It has been suggested that dysregulation of lipid biology may contribute to pathology in neurodegenerative diseases. A new paper now indicates that further study of this possibility would be warranted in Parkinson's disease by showing that the protein Parkin, which is mutated in some people with Parkinson's disease, regulates lipid metabolism.

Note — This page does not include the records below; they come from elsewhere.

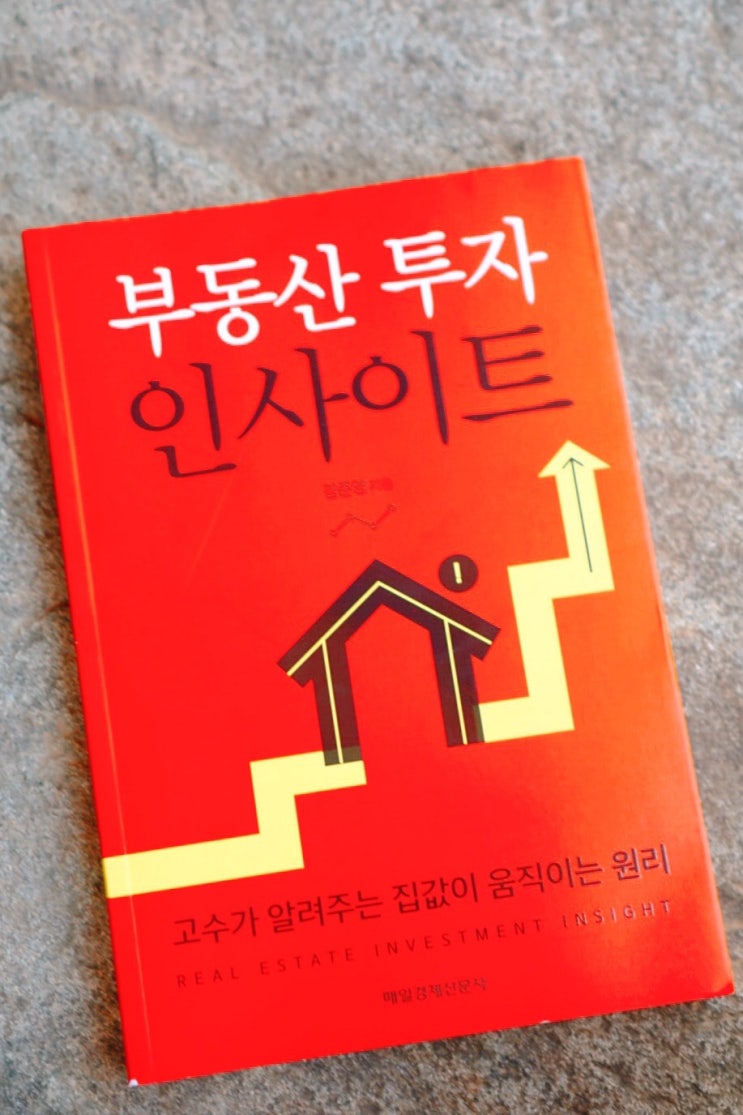  [도서] 부동산 투자 인사이트 상승과 하락 가격의 변동원리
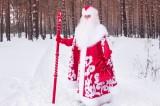 http://social.admnsk.ru/SiteKCSON/kirKCSON/DocLib7/1770.jpg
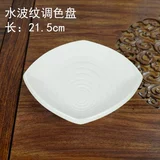 Акварель, большая пигментированная сине-белая многослойная палитра для школьников для рисования для тонирования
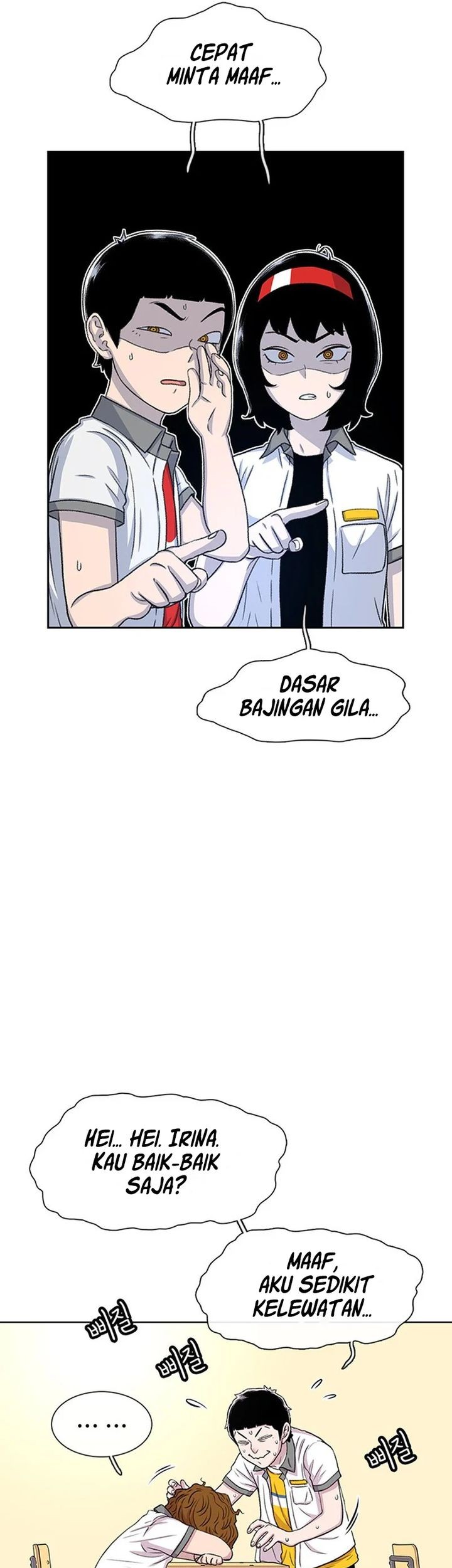 Star Ginseng Store Chapter 56 Gambar 57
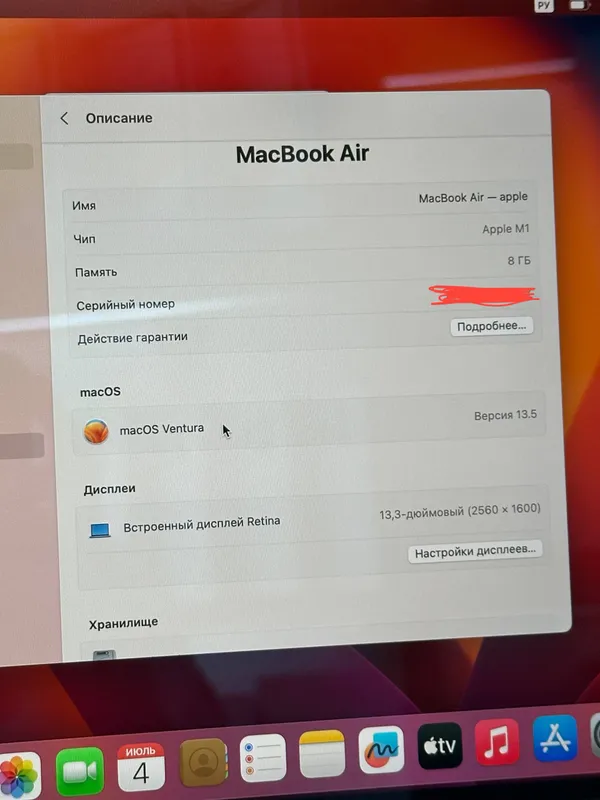 Macbook Air 13" M1 8/256GB 5
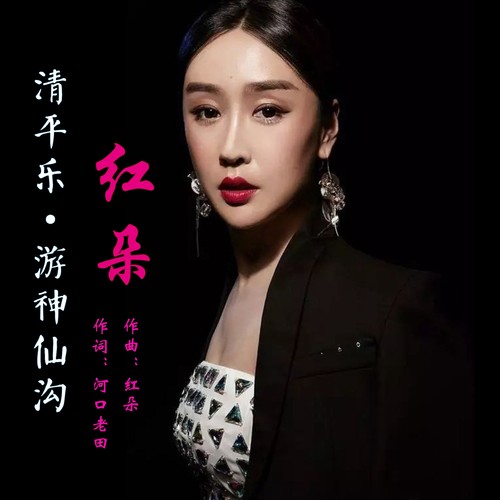 清平乐·游神仙沟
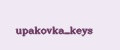 upakovka_keys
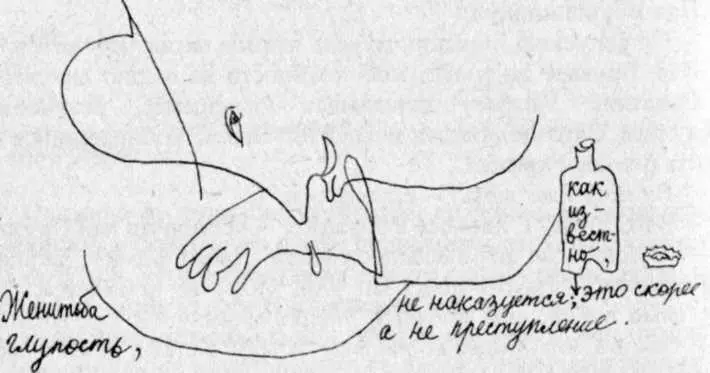 Бружек ничего не ответил рассуждение пана Боуше вполне убедительно Встал - фото 173
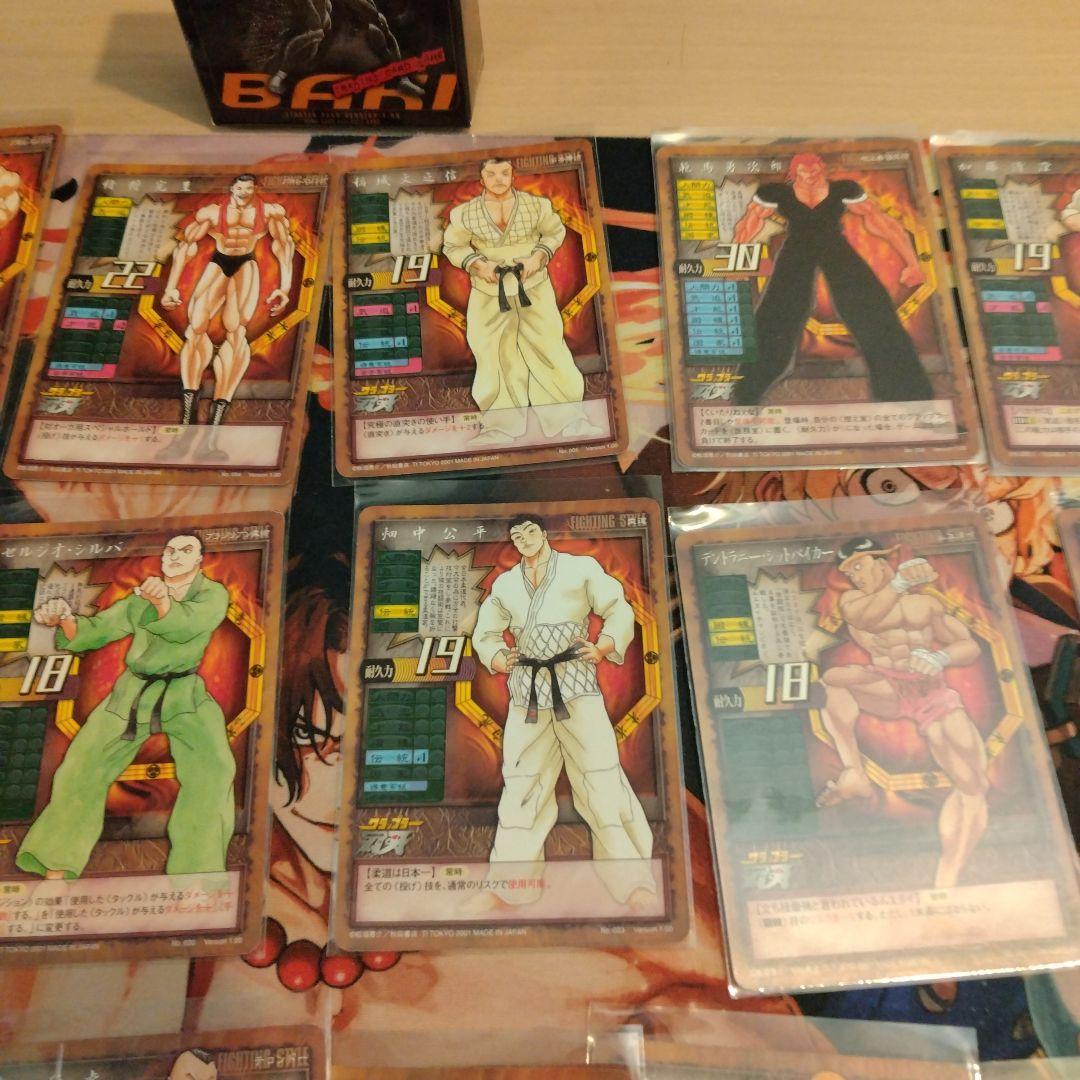 グラップラー刃牙トレーディングカード　まとめ売り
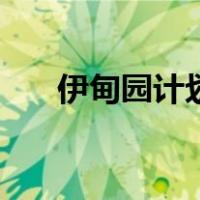 伊甸园计划（关于伊甸园计划的介绍）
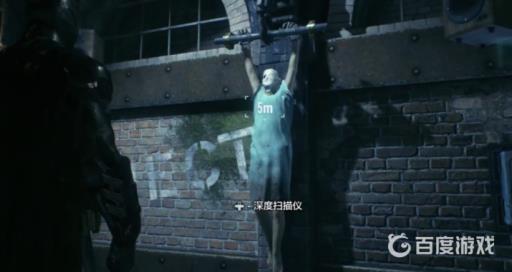 蝙蝠侠阿甘骑士完美犯罪位置在哪?6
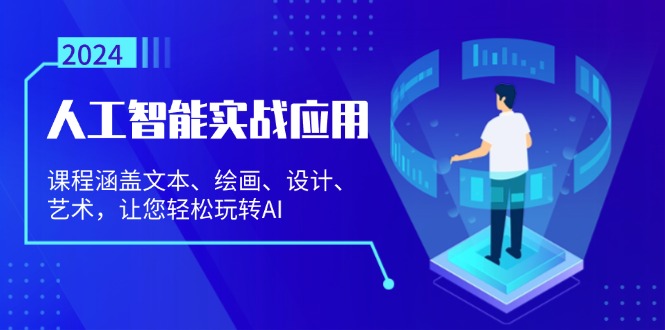 （13201期）人工智能实战应用：课程涵盖文本、绘画、设计、艺术，让您轻松玩转AI-小i项目网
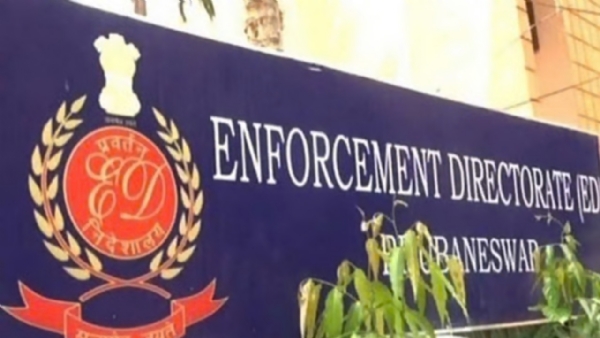 ambedkar-development-corporation-rs-14-95-crore-fraud-ed-files-supplementary-chargesheet-against-five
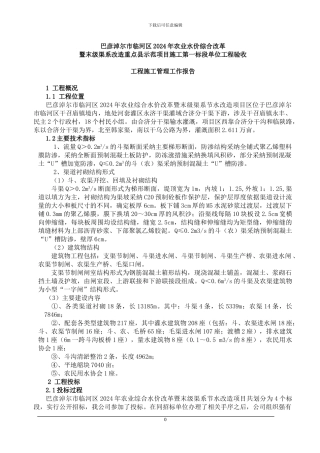 施工管理工作报告1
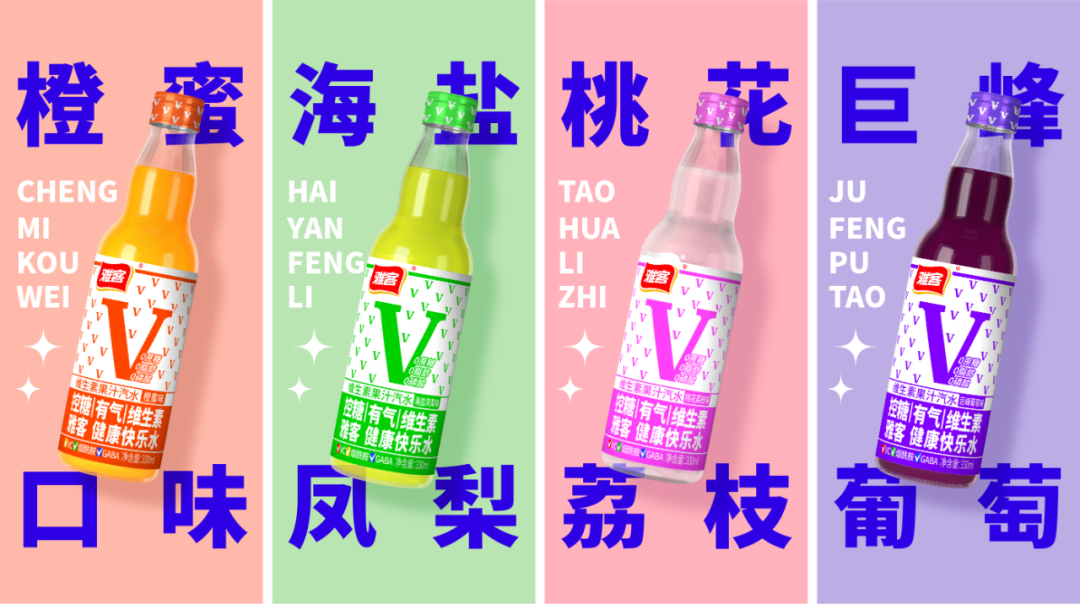 抢占新派汽水高地,雅客V汽水强势开局2022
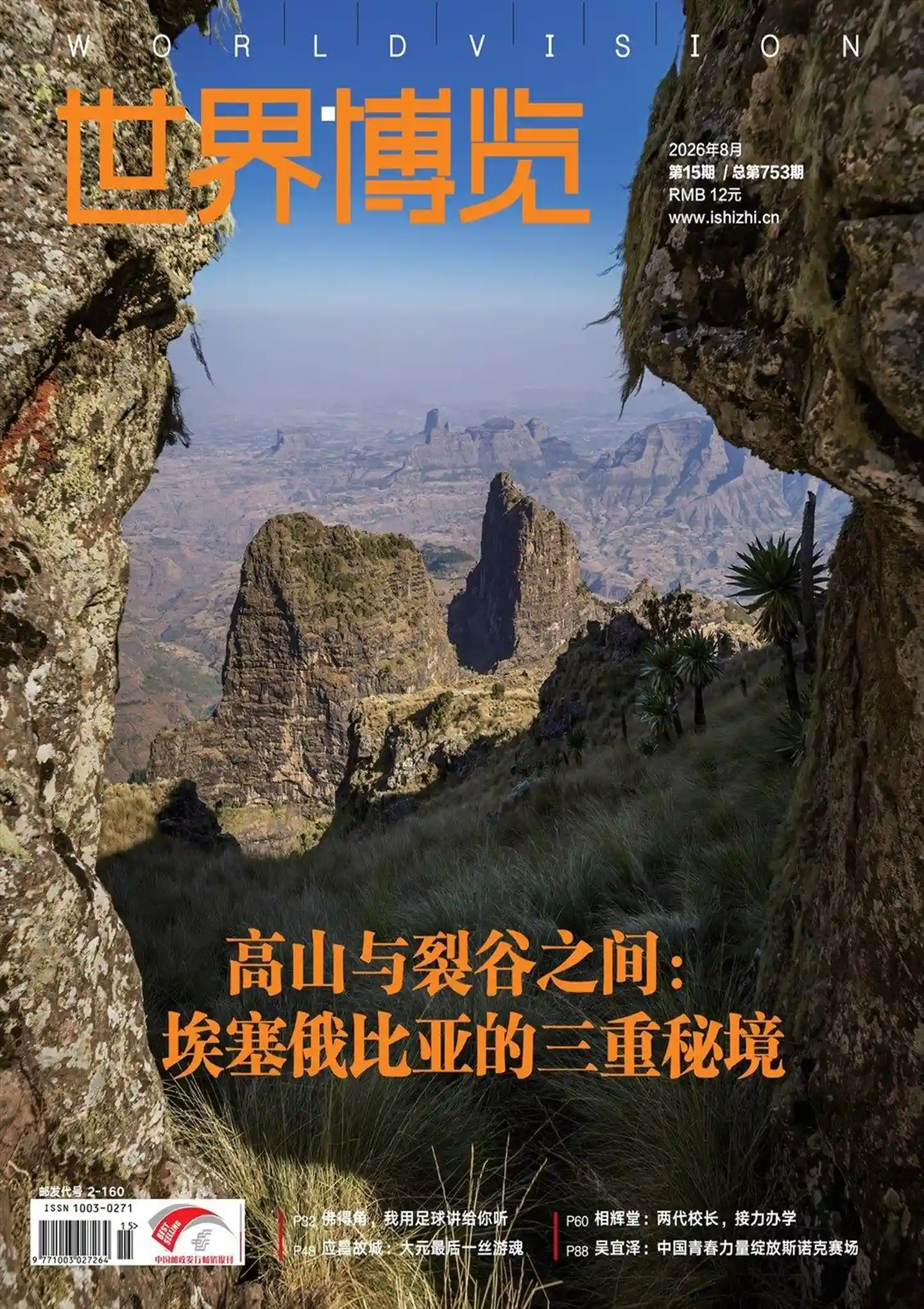 《世界博览》2026年第15期全彩精校PDF杂志下载-谷酷资源网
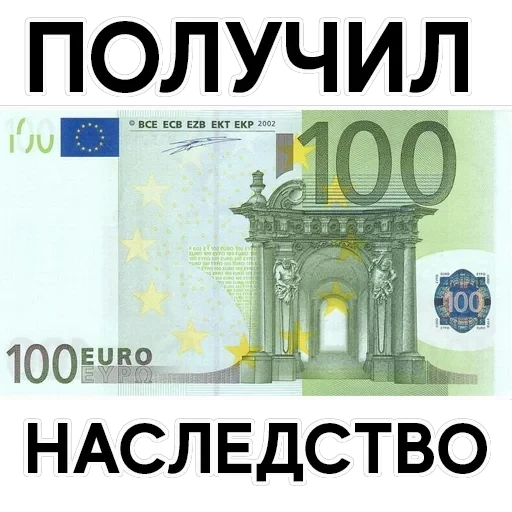 Money — 20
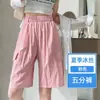 Pantalones Cortos de Seda Helada Talla Plus para Mujer, Nuevo Estilo Popular Verano 2026, Pantalones Anchos Holgados Estilo Japonés, Shorts Casuales de Longitud Media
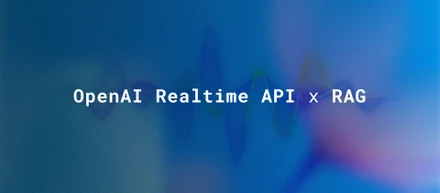 話しかければ即答。OpenAI Realtime API × RAGで「割り込める」社内ボイスボットを作る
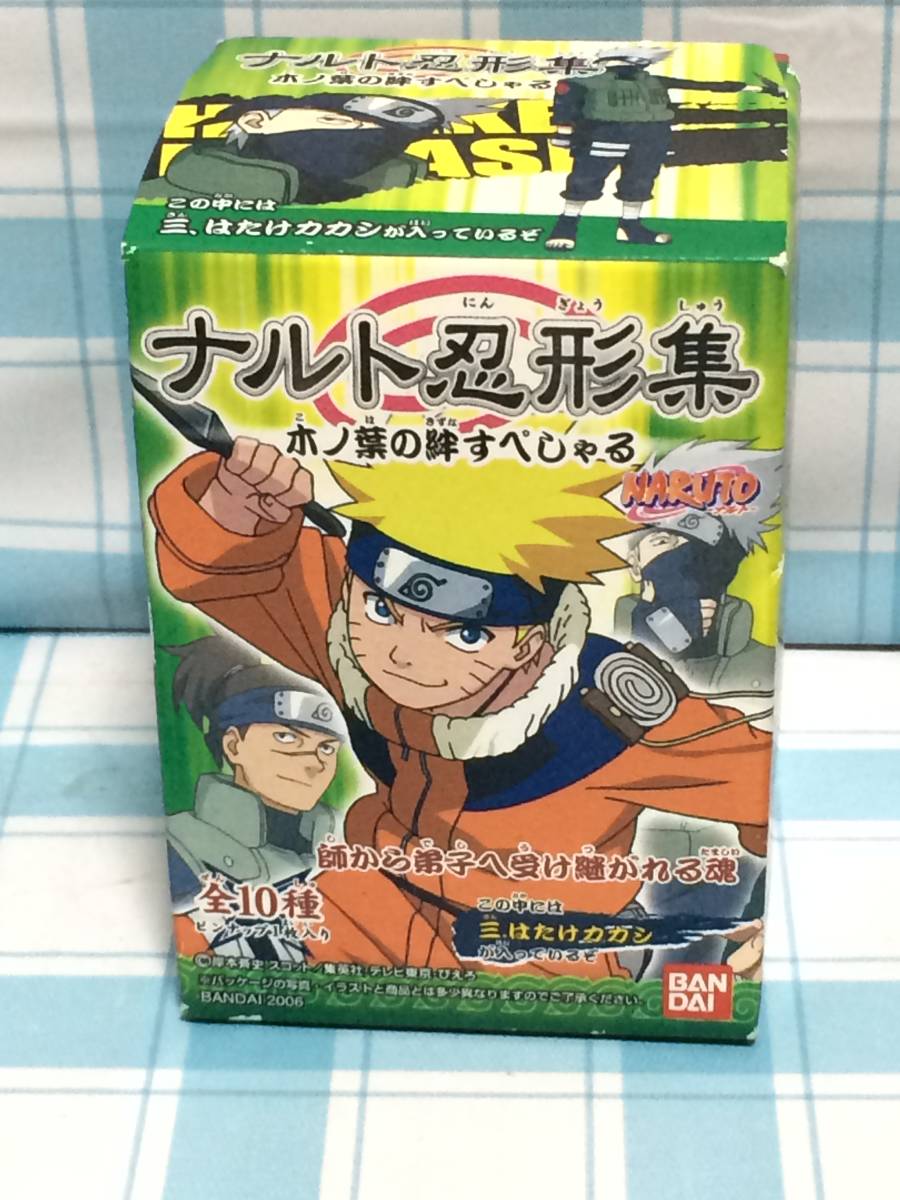 バンダイ BANDAI ナルト忍形集 木ノ葉の絆すぺしゃる はたけカカシ 未開封品 フィギュア コレクション カカシ先生_画像1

On the basis of epidemiological evidence and preliminary observations in mice lacking Parkin, Kye-Young Kim et al. (J. Clin. Invest. 121, 3701–3712) hypothesized that Parkin may be involved in the regulation of lipid metabolism. To test this, they compared wild-type and Parkin-knockout mice fed a high-fat diet (HFD) and found that the mice lacking Parkin were resistant to HFD-associated metabolic changes, including weight gain and hepatic insulin resistance. Moreover, the Parkin knockouts did not induce the expression of lipid transport proteins observed in the livers of wild-type mice on an HFD.

By studying hepatocytes overexpressing Parkin as well as mouse cells and cells from people with Parkinson's disease lacking Parkin, the authors showed that, mechanistically, Parkin mediates its effects on fat uptake by stabilizing the lipid transport protein CD36. However, whether defects in lipid metabolism contribute to Parkinson's disease pathogenesis in people with mutations in PARK2, the gene encoding Parkin, remains to be investigated in future studies.